Showing your work can be exhilarating yet nervous experience.
A staple of the art school and art world is the ‘exhibition’; we normally assume this means putting up your creative work (be it painting, drawing, sculpture or film) on to a wall and walking away. But as you will see from the below, there are other ways that you can share and present your work, beyond a white cube space:
“Go to town with the presentation levels, display your work however best you can, make your work shine as much as possible and have fun with it!”
Experiment with gaming platforms
Credit: Rosemary Cronin. Sims performance. I’ve used The Sims to sketch out a performance and then recorded it, which makes these experiments into an artwork itself.

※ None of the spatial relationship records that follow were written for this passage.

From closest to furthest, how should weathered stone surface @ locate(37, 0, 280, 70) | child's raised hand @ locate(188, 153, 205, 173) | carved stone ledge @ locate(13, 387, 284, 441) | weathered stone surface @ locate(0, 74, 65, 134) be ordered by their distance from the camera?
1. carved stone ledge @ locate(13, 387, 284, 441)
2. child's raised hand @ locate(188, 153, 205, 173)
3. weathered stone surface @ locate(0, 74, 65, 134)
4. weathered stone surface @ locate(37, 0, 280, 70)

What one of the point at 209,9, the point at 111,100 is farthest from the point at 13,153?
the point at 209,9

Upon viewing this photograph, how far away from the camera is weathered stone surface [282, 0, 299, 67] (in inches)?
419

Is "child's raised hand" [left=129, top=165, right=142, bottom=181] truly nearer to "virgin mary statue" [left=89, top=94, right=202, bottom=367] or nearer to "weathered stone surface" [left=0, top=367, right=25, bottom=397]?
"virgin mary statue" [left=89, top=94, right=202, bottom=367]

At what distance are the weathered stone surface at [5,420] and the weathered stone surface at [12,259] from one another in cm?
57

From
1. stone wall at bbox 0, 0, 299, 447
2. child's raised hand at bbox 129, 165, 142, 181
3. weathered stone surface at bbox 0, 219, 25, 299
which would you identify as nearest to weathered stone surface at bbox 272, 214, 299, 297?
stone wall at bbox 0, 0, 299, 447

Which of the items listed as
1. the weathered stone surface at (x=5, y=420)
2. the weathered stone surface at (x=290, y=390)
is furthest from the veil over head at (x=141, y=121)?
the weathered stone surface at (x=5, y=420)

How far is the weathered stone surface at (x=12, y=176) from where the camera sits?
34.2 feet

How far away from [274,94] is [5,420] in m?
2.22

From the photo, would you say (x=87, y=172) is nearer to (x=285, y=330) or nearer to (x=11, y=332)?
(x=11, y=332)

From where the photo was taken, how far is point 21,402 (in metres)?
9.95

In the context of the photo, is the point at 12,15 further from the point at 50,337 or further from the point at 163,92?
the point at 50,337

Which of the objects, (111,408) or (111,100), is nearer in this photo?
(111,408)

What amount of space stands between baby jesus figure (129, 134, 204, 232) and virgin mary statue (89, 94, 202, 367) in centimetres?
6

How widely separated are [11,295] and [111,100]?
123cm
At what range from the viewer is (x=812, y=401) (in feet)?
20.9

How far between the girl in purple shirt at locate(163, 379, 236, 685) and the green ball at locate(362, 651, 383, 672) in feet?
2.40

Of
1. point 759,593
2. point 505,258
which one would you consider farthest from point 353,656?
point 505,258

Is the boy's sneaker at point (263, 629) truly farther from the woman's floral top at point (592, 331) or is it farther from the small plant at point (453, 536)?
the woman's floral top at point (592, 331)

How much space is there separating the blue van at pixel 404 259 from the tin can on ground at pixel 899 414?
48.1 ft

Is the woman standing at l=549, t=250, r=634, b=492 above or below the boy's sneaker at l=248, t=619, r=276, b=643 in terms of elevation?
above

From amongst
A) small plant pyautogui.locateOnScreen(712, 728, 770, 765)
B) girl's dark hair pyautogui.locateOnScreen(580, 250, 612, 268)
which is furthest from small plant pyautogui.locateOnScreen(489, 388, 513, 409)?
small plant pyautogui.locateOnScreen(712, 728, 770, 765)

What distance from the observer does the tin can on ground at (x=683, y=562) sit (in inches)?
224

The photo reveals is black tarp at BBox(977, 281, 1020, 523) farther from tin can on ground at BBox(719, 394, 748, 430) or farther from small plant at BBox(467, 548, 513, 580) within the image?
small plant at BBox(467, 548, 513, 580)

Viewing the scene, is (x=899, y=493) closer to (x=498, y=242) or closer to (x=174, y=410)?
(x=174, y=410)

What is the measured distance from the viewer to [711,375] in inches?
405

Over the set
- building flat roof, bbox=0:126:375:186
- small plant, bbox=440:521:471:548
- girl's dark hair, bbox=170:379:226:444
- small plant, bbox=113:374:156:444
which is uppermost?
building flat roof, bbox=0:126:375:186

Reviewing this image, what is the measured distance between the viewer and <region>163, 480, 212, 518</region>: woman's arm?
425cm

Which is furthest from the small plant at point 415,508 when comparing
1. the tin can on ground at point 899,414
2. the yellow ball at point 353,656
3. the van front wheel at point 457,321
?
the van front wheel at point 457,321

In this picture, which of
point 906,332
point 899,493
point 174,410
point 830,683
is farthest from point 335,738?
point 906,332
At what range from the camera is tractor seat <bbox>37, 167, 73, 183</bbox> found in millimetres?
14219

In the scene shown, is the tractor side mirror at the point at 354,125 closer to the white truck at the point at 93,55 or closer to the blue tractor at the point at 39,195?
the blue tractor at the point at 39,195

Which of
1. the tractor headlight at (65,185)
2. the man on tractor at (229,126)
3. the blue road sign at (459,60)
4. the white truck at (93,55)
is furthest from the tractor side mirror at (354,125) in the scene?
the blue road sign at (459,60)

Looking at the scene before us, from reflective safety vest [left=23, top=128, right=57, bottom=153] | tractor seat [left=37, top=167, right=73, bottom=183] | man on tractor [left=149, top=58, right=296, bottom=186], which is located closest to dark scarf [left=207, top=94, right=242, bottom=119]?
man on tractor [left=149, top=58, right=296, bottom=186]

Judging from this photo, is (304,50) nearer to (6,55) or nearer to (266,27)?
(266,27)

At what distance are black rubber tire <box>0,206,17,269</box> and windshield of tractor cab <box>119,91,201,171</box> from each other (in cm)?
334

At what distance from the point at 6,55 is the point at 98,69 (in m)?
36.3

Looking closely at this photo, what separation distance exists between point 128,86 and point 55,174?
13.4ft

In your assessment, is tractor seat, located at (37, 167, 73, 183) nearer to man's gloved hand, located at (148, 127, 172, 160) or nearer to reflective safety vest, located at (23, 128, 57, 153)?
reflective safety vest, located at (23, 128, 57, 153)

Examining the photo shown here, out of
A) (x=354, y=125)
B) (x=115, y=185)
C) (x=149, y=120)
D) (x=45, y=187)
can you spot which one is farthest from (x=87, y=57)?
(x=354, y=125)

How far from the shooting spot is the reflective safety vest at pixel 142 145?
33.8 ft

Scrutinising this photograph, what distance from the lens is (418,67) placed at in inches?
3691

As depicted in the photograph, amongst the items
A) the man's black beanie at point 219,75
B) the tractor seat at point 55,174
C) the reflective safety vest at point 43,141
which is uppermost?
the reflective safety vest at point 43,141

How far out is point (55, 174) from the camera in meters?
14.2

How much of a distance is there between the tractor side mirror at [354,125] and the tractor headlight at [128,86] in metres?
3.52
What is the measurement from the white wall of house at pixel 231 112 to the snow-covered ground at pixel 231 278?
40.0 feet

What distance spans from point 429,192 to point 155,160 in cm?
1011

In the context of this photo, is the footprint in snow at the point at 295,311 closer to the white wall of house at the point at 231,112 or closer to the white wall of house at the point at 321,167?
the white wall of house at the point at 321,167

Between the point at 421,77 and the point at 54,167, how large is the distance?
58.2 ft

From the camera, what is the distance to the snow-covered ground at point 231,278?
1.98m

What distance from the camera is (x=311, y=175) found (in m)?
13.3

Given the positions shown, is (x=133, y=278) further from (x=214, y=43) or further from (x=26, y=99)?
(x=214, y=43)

On some platforms, like Animal Crossing you can even create your own private view. Sharing your creativity with your family and friends in this way means that there is a supportive audience, no matter who else attends.
The gaming industry has been slow to recognise diversity and representation in its mainstream characters and simulation games but things are starting to change. Read Funke Joseph’s article on Gamespot for her take.
Credit: Jeremy Deller, Open Bedroom, 1993 Installation view Deller family home. Courtesy of The Artist and The Modern Institute/ Toby Webster Ltd., Glasgow.
On most Fine Art courses students are encouraged to exhibit offsite, outside of their college – for example showing in bandstands in parks, in the backrooms of pubs or performing in department stores. Artists have a rich history of exhibiting in wherever they are living too, so consider exhibiting your artwork in your home.
Perhaps you can use lighting and your own objects to create an installation in your bedroom, or perhaps you could write a conceptual artwork to ponder in the bathroom? Jeremy Deller’s own staged intervention at home was all about being playful in his family house, not taking things seriously and using the space as much as you can.
Create a Mini-exhibition
Credit: Bloomberg QuickTake originals.
Museums and galleries often use scale models of their gallery spaces, together with miniature versions of the artworks and artefacts they wish to display, as a way of playing with where artworks may be placed within the exhibition design process. If you borrow this idea but make mini versions of your own artworks, you can create your own miniature solo show, and film the result on your smartphone or document with a camera.
Credit: Illustrations from ‘Love In The Pines’ (LITP) Tumblr.
Love In The Pines (LITP) is the online space that Camberwell Drawing graduate Tom or Judy Moore has been exhibiting their work in for a while now. A huge range of media is produced and presented within the online space including games, gifs, videos, drawing and music.
The current series ‘Everything is somewhat repaired’ is a series collection of comic-book style illustrations that is a candid, honest and heart-wrenchingly raw depiction of their journey as a trans woman.
Credit: ‘Screen Walk’ with Penelope Umbrico. ‘Screen Walks’ is a new online collaboration between The Photographers’ Gallery, UK and Fotomuseum Winterthur, Switzerland.
By screen recording on your computer or phone, it’s totally possible to create your own ‘screen walk’. Filming yourself moving through your screen you could bring up your work or anything that’s inspiring you. You can then add your own voiceover, merging the two in iMovie or any movie making software.
If you don’t have a screen recorder built into your smartphone or your computer, browse your app store and experiment with different free screen recorders and video editing software.